12/6/16

MS/MS notes

1) Got help from Brook, Emma, and Prisca to use the lumos MS machine at the South Lake Union facility. We are using an ion trap method because it is faster and will allow us to detect more peptides in our alloted timeframe. The orbitrap is high resolution.

2) Pipetted 15ul of each sample into glass labeled autosampler vials. Made sure there were no bubbles.

3) Connected the annodes. Packed a column (75um for the samples and 150um for the trap)

4) Used a random number generator to assign a random order to the samples I will run thereby helping to eliminate any batch effects. We will run 5-6 randomly assorted samples, then a QC, then a blank, then 5-6 more samples, then QC, then a blank, and so on. For the second duplicate round I again randomized the order so every block has a different array of samples.

5) The blank was made by adding 60ul of the solvent used to reconstitute the final peptides. In my case it was 3% acetonitrile and 0.1% formic acid.

6) The QC was made by adding 10ul of QC (from Emma) and 30ul 3% acetonitrile and 0.1% formic acid.

7) Load all samples, blank, and QC into machine into the order that you have assigned.

8) We start with 4-QC runs and make sure these give similar results before moving forward. Then we run a blank and start the blocks of samples.

9) For QC runs we will use 3ul, for blanks we use 3ul, and for our samples we will use 1ul.

Method names:

• Samples: 5_30%B_110min_ITMS2_AGC_2e3

• Blank: 40min_Blank

• QC: PRTC_UWPRLumos_30min_DIA_fullms

Programs I am using to check everything is going smoothly:

-TeamViewer: Used to work remotely on the MS lumos machine.

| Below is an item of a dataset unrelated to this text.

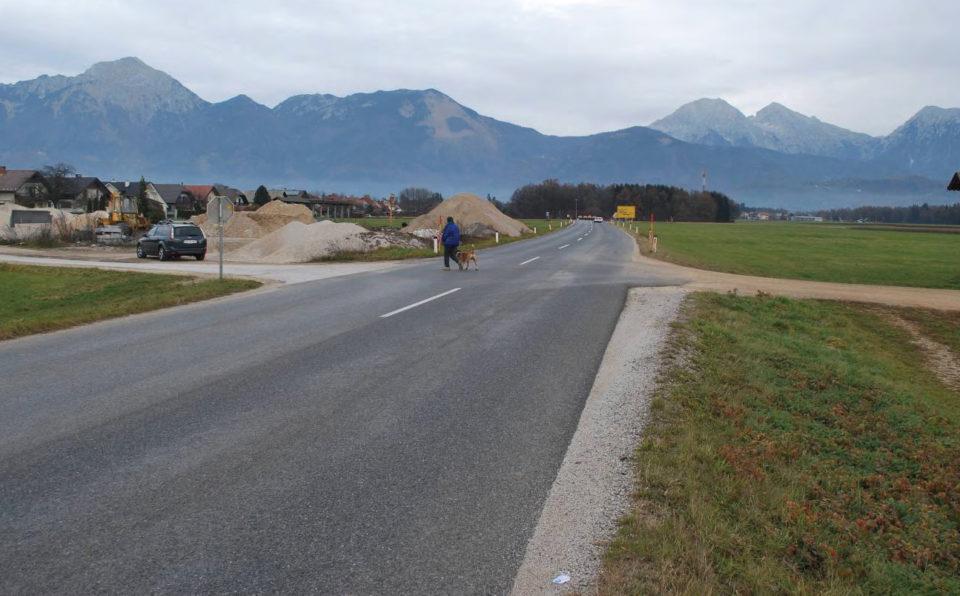 Pogled na križišče v smeri proti Preddvoru. Foto: DRSI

-RawMeat: Drag raw files into this program to check and make sure the Chromatogram, Charges, Top N Spacing, Precurser graphs look similar among samples. Load one block (5-6 samples) at a time. Check and make sure the MS1 (FullScans) are similar among samples and the MS2Scans are also similar among samples. For this experiment the FullScans are about 17K and the MS2Scans are about 98K.

-Thermo Xcalibur Sequence Setup: This is where you input all of your file names, comments, paths, instrument methods, position, and injection volume. You can que up the samples to run in this program.

-nanoACQUITY UPLC Console (Local): This is where you can monitor your system pressure (ideal is around 3000-4000 PSI). Check that the delta is low and stable during your runs which tells you your samples are being injected at a constant rate. You can see where the sample is injected, then goes through the trap, and then stabalizes as it runs.

-Skyline: You can look at all your QC runs and make sure that the peptides we have selected to analyze are similar across runs based on the retention time and peak area graphs.

-Thermo Xcalibur Qual Browser- when you double click on a raw file it will open this program. Here you can see the chromatograms and spectrums. We can see that the runs generally collect data from about 12 min to 98 min. Check and make sure the Evalue in the upper right hand corner is between 1E10 and 2E10. You can click the small grey box with a thumbtack in the right hand corner which will illuminate green. Then right click on the graph and then view>report>instrument method or sample information to gather important information about your runs. Save screenshots of these.

-Orbitrap Fusion Lumos Tune Application: this is where you can see your data actively being collected.